**To do:**
Reproduce from the records below, with no pictures, exactly the lines between the one containing "18. DOKUMENTASI.pdf" and the one containing "back to school", inclusive.

**Data listing:**

== Segment start ==

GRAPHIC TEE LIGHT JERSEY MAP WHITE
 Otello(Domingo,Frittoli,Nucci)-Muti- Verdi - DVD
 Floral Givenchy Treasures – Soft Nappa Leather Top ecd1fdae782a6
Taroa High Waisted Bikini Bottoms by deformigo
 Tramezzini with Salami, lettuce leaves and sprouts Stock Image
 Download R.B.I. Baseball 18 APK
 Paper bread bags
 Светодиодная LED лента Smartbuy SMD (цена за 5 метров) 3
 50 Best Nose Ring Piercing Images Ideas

== Segment end ==
== Segment start ==

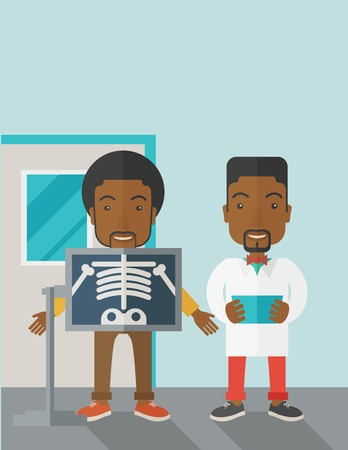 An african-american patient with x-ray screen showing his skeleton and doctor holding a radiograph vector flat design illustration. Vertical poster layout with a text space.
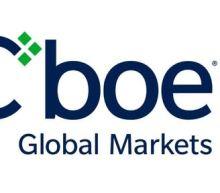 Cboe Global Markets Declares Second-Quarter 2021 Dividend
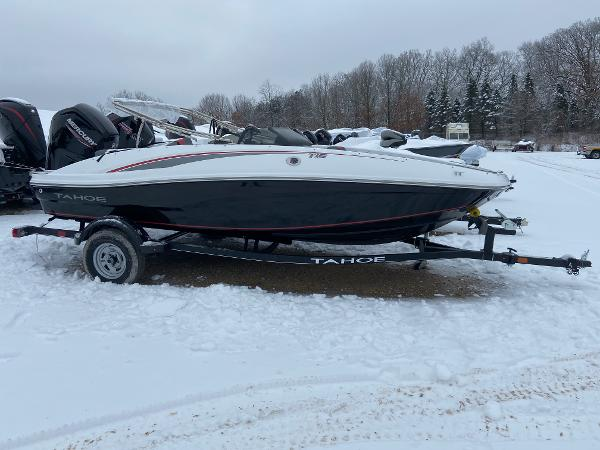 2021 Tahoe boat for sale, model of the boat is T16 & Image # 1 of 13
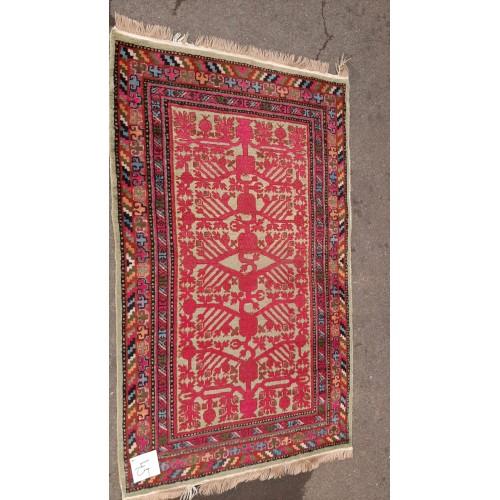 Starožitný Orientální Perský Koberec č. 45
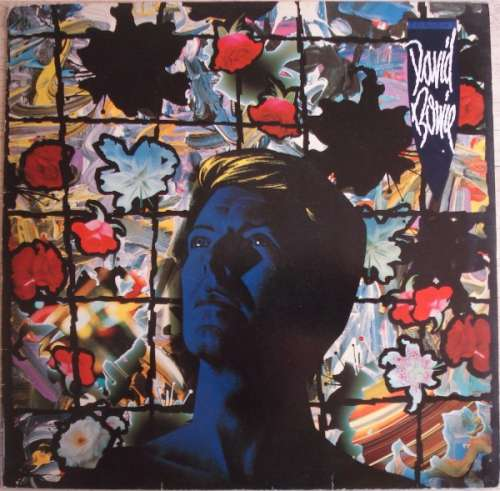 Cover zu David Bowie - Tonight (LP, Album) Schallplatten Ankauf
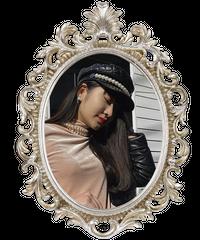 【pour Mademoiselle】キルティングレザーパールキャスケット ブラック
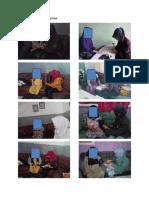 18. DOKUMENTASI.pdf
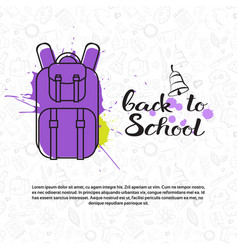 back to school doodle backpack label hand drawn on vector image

== Segment end ==
== Segment start ==

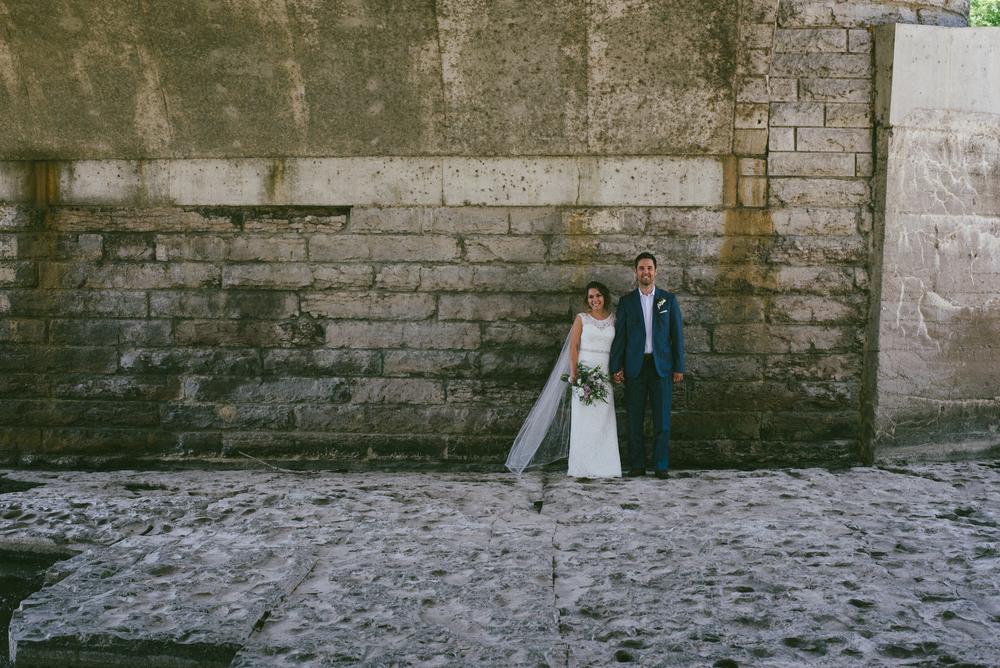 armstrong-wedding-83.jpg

== Segment end ==

**Answer for the task:**
 18. DOKUMENTASI.pdf
 back to school doodle backpack label hand drawn on vector image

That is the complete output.